What is the back tongue?
The back tongue or part of the pharynx is the base of the tongue, which is the furthest back in the mouth, near the neck opening. The tongue is usually divided into two sections: the part of the tongue capable of moving is called the front tongue and the immobile base is called the rear tongue. It is associated with four other anatomical structures, pharynx, glossopalatin arcs, hyoid bones and epiglottis.
The center line visible on the surface of the tongue is called media sulcus. Divides the tongue into the same halves. At the back end of the tongue towards the rear of the neck, the media sulcus is stretched into the Sulcus terminal, where the anatomically rear tongue begins. The grooved line of the Sulcus terminal continues along both sides laterally until the outer edge of the tongue reaches. The larynx is part of the neck, which is located immediately behind the nasal cavity and mouth. Both glossopalatin arches located on the sides of the mouth are connected to the tongue base to the soft palate on the back of the roof of the mouth.
Part of the rear language is attached to the hyoid bone in the throat of two muscles called Hyoglossi and Genioglossi. Strong fibrous tissue called Hyoglossal membrane extends from the root of the tongue to the hyoid bone. The combination of both structures helps in the development of voice sounds.
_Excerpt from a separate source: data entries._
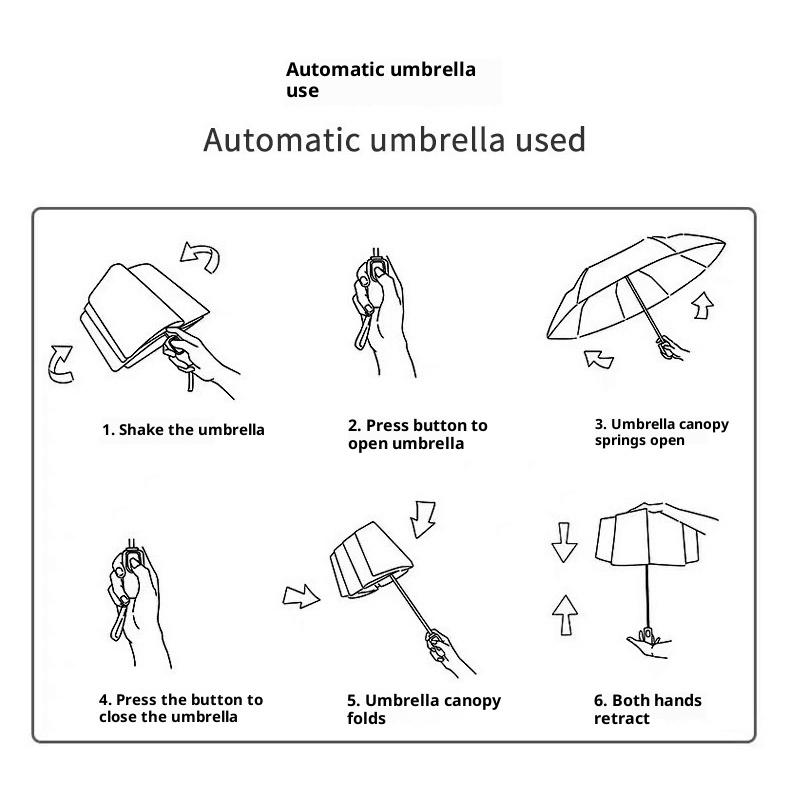 Automatic umbrella use

Automatic umbrella used

1. Shake the umbrella

2. Press button to open umbrella

3. Umbrella canopy springs open

4. Press the button to close the umbrella

5. Umbrella canopy folds

6. Both hands retract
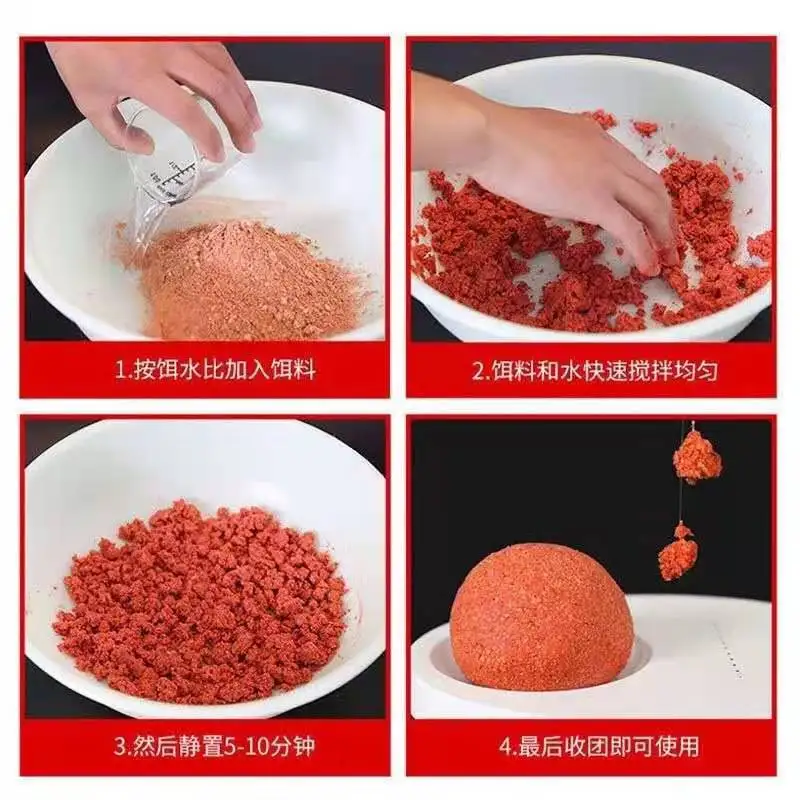 1.按饵水比加入饵料

2.饵料和水快速搅拌均匀

3.然后静置5-10分钟

4.最后收团即可使用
epiglottis, a small piece of elastic cartilage, which is covered with mucosa, is also associated with the back base of the tongue. The purpose of epiglottis is primarily to prevent food from entering the trachea and to protect the entry into vocal folds. It is also part of the voicemail, which has nine parts made of cartilage. Three folds of mucus membranes, called glossoepiglottic folds, are connected to the base of the tongue to epiglottis.
A congenital condition that worsens the ability to breastfeed or feed the bottle is called the back tongue. It is often difficult to diagnose because the language is not easily visible during the examination. A pediatrician may need to perform a digital test, place your finger in the baby's mouthand feel for the incorrectly attached frenulum.
Infant with the rear language tie is often grim during feeding. The child may be treated again after the last feeding or wanting to recover. In the child's jaw or tongue, tremor can be visible after the effort ineffective. The treatment of the rear language is called frenectomy. The surgeon performs a small neckline into a thick short frenula attached to the back tongue, allowing the baby to move freely.